5-HT_FAsTR: a versatile, label-free, high-throughput, fluorescence-based microplate assay to quantify serotonin transport and release

Abstract

The neurotransmitter serotonin plays a pivotal role in mood and depression. It also acts as a vasoconstrictor within blood vessels and is the main neurotransmitter in the gastrointestinal system. In neurotransmission, released serotonin is taken up by serotonin transporters, which are principal targets of antidepressants and the psychostimulant, ecstasy. The investigation of serotonin transporters have relied almost exclusively on the use of radiolabeled serotonin in heterogenous end-point assays. Here we adapt the genetically encoded fluorescent biosensor, iSeroSnFR, to establish and validate the Serotonin (5-HT) Fluorescence Assay for Transport and Release (5-HT_FAsTR) for functional and pharmacological studies of serotonin transport and release. We demonstrate the applicability of the method for the study of a neuronal, high-affinity, low-capacity serotonin transporter (SERT) as well as an extraneuronal low-affinity, high-capacity organic cation transporter and mutants thereof. 5HT_FAsTR offers an accessible, versatile and reliable semi-homogenous assay format that only relies on a fluorescence plate reader for repeated, real-time measurements of serotonin influx and efflux. 5HT_FAsTR accelerates and democratizes functional characterization and pharmacological studies of serotonin transporters and genetic variants thereof in disease states such as depression, anxiety and ADHD.

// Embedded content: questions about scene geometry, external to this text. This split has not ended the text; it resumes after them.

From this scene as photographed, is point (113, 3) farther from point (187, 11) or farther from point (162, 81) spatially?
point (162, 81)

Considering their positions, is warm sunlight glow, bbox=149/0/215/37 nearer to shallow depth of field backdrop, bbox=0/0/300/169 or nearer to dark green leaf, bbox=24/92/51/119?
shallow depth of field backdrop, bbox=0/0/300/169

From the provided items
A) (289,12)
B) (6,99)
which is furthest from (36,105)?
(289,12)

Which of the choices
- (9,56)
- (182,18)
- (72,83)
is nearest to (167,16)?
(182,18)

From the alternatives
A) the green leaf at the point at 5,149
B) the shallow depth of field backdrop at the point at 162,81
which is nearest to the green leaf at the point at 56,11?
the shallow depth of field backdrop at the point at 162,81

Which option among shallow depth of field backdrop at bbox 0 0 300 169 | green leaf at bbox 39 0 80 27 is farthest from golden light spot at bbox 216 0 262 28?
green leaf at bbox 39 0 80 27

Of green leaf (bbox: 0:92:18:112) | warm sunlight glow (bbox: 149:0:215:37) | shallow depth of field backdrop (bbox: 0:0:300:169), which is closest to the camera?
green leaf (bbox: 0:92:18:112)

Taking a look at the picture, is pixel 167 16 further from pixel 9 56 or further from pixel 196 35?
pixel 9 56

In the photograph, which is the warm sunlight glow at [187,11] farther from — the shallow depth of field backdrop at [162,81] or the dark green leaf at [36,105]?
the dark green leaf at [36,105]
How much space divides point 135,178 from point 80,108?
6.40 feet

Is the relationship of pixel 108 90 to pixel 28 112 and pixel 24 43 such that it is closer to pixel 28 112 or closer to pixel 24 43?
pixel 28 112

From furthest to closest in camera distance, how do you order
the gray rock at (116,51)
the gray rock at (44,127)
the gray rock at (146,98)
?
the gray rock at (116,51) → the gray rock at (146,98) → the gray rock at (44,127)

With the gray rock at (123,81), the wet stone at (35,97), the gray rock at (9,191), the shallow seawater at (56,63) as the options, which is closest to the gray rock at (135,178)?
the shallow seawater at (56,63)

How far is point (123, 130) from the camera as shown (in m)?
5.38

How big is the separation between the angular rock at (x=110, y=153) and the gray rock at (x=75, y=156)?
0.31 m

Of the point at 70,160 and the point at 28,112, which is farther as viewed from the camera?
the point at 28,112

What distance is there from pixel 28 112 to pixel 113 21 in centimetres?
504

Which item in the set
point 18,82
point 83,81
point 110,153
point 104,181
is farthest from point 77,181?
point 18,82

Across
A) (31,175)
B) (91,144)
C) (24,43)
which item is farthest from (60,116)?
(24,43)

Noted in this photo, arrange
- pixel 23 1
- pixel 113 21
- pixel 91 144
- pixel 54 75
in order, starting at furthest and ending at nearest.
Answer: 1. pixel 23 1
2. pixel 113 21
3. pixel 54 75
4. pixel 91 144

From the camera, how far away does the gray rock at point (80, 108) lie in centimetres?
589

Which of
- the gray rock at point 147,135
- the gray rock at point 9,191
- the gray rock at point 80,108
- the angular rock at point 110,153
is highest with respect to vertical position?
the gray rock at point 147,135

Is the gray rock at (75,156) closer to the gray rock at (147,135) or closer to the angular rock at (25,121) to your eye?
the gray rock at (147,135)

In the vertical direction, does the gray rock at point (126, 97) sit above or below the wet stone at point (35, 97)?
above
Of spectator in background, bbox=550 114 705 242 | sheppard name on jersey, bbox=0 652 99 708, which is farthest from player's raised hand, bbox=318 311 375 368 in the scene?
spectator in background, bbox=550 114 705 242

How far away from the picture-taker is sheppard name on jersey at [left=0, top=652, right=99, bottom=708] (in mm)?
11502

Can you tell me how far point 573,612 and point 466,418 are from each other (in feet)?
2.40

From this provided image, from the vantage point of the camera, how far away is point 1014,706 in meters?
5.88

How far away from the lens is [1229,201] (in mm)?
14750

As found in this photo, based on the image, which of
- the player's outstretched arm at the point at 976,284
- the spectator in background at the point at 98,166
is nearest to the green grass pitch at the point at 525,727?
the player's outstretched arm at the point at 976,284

Keywords: Biosensor; Depression; Organic cation transporter; Serotonin; Transporter.

Figure 1

Scheme for 5-HT_FAsTR. (A) The biosensor iSeroSnFR consists of a periplasmic binding protein (PBP) able to bind 5-HT and a circular permutated super folder green fluorescent protein (cpsfGFP). Conformational changes upon binding of 5-HT initiate a change of environment around the chromophore and lead to increased GFP fluorescence intensity. (B) HEK293MSR cells stably transfected with the biosensor (HEK293MSR_iSeroSnFR cells) express the 5-HT biosensor in the cytoplasm and can be transiently transfected with a monoamine transporter of choice. Transport of 5-HT into the cell via the membrane transporter and subsequent binding of 5-HT to the biosensor results in an increased GFP signal (influx mode). Adding a releasing drug to HEK293MSR_iSeroSnFR cells preloaded with 5-HT leads to 5-HT transport out of the cell (efflux) and thus a decrease in GFP signal (efflux mode). (C) Influx mode of the assay that can be used to determine K_m and V_max. Addition of neurotransmitter (NT) to HEK293MSR_iSeroSnFR cells expressing a monoamine transporter leads to a NT concentration dependent increase in fluorescence over time. Plotting the fluorescence intensity measured after a certain incubation time as a function of the NT concentration results in an uptake curve with Michaelis–Menten kinetics. (D) Influx mode of the assay used to determine inhibitory potencies. Pre-incubation of HEK293MSR_iSeroSnFR cells expressing a monoamine transporter with increasing inhibitor concentrations and subsequent addition of a constant concentration of NT leads to an increased fluorescence over time negatively dependent on inhibitor concentrations. Plotting the fluorescence intensity measured after a certain incubation time as a function of the inhibitor concentration, results in a classical sigmoidal dose–response curve. (E) Efflux mode of the assay used to determine drug-induced neurotransmitter release. Pre-loading of HEK293MSR_iSeroSnFR cells expressing a monoamine transporter with NT in a saturating concentration and subsequent addition of increasing concentrations of a NT releasing drug leads to a drug concentration dependent decrease in fluorescence over time. Plotting the fluorescence change (corresponding to the slope of the fluorescence decrease) as a function of drug concentrations, results in an efflux curve, where the potency of the releaser can be determined.

Figure 2

Fluorescence microscopy of HEK293MSR_iSeroSnFR cells. (A) Microscopy images of HEK293MSR_iSeroSnFR cells expressing hSERT before (top) and after (bottom) incubation with 10 µM 5-HT for 10 min. For control experiments, hSERT was blocked with 5 µM S-Citalopram for 15 min or HEK293MSR_iSeroSnFR cells were mock transfected. (B) Normalized fluorescence changes over time as a result of 5-HT uptake measured with the fluorescence microscope. Green points represents the fluorescence signal from fluorescent biosensor cells also expressing hSERT, whereas red points represent the nonspecific uptake in fluorescent biosensor cells expressing hSERT but inhibited with S-Citalopram. Grey points represent the negative control from fluorescent biosensor not expressing hSERT. Images were analysed in ImageJ by using built-in threshold algorithms on the image stacks.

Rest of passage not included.